When U.S. President Donald Trump pulled the United States out of the Iran nuclear deal in May of this year, he vowed that America would re-impose all the sanctions on Tehran that had been lifted by the pact championed by President Barack Obama.

That promise will be kept on Nov. 5, as a deadline is reached for nations needing to cease importing Iranian goods or face serious financial penalties. It will impose sanctions on more than 700 businesses, government agencies and individuals in Iran involved in oil, banking, shipping, shipbuilding and insurance. That will tighten the noose that has been gradually choking the Iranian economy since Trump took office and began the process of dismantling his predecessor’s pact.

One is that the administration has granted an exemption to eight unidentified countries, allowing them to continue to do business with Iran. One is believed to be India, a major trading partner of Tehran’s.

Also notably absent from the announcement was any mention of America’s determination to ensure that any nation or entity that conducts business with Iran will be cut off from the U.S.-based Society for Worldwide Interbank Financial Telecommunication or SWIFT, which banks worldwide use for international transactions. If it had been included in the sanctions, that would essentially compel anyone interested in commerce with Iran to choose between money to be made with Iran or being able to do business in the United States, as well as any other entity that has interactions with U.S. banks.
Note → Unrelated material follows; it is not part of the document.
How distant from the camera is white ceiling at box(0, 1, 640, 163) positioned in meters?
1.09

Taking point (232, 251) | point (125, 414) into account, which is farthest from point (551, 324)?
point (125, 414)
That would have imposed a blanket of complete isolation on Iran.

What happened?

Has Trump gone soft? Was the foreign-policy establishment that the president so despises—and whose advice he spurned when it came to moving the U.S. embassy to Jerusalem or ending the Iran deal—persuade him or Pompeo to back down? Will these loopholes give Iran and its European enablers the leeway to wait out Trump in the hope—as former Secretary of State John Kerry has advised them—that the Democrats will win the 2020 presidential election and save the pact before the president can finish scrapping it?

The answer to all these questions is maybe.

In Trump’s defense, the exemptions that he granted are far fewer than the ones Obama gave out. Obama exempted 20 nations rather than just eight, and Trump’s exemptions are limited to a six-month period.

According to Pompeo, two of these nations have promised to end imports of Iranian oil within weeks. The administration clearly hopes to persuade the others to do the same. But if they don’t, that will set up another crucial moment in six months when the same people who were able to convince Trump and Pompeo to back off this time will have another opportunity to further delay Iran’s total isolation by asking for an extension on their exemptions.

The decision about SWIFT is even more problematic.

The arguments against cutting off Iran’s trading partners from SWIFT were based on the idea that it might lead the Europeans to try to create a rival banking system. That would potentially damage the dollar and cost American institutions a lot of money.

But that was an empty threat. The notion that Europe, for all of its wealth, could afford to try to compete with the U.S. system is ludicrous. It would cost them far more than it would the United States. The Europeans know that Trump values the nation’s economic gains achieved on his watch. Those arguments apparently worked and convinced the president to back away from his promise to move quickly to bring Iran to its knees.

Yet there’s little doubt that what Trump is doing is still going to have a devastating impact on Tehran. Since Trump’s Iran-deal announcement, the rial, Iran’s currency has lost two-thirds of its value. Its oil exports have also declined by 40 percent.

Moreover, the fear of being shut out of the United States and its banks was enough to scare foreign investors away. The expected post-Iran deal gold rush never really materialized. Protests about both the sinking Iranian economy and the repressive nature of the regime have weakened the hold of the theocrats and their terrorist allies.

That weakness gives the lie to the predictions that more sanctions and pressure will induce the ayatollahs to attempt to break out from any nuclear restrictions and quickly build a bomb. Trump understood that the Iranian regime is a paper tiger, which bluffed its way into massive concessions from Obama that not only didn’t end its nuclear program, but also included sunset provisions that will allow Iran to build a weapon once the deal expires.

That’s why Trump’s move to scrap the deal was something that had to be done eventually if the West was to avoid standing by as Iran built a weapon.

Some Republicans, led by Sen. Ted Cruz of Texas, hope to rectify this situation by introducing legislation that will mandate the imposition of SWIFT sanctions on Iran and its partners. But the chances of passing such a bill overriding Trump’s decision aren’t great.

By giving Iran and its economic partners some wiggle room Trump may have encouraged them to think that they can survive until he is replaced in 2021. That may or may not happen, but by leaving Iran hope that it can avoid having to renegotiate the weak deal that Obama gave them, the president has made his goal that much harder to achieve. Instead of calling Iran’s bluff, he’s enabled them to think they can still beat him.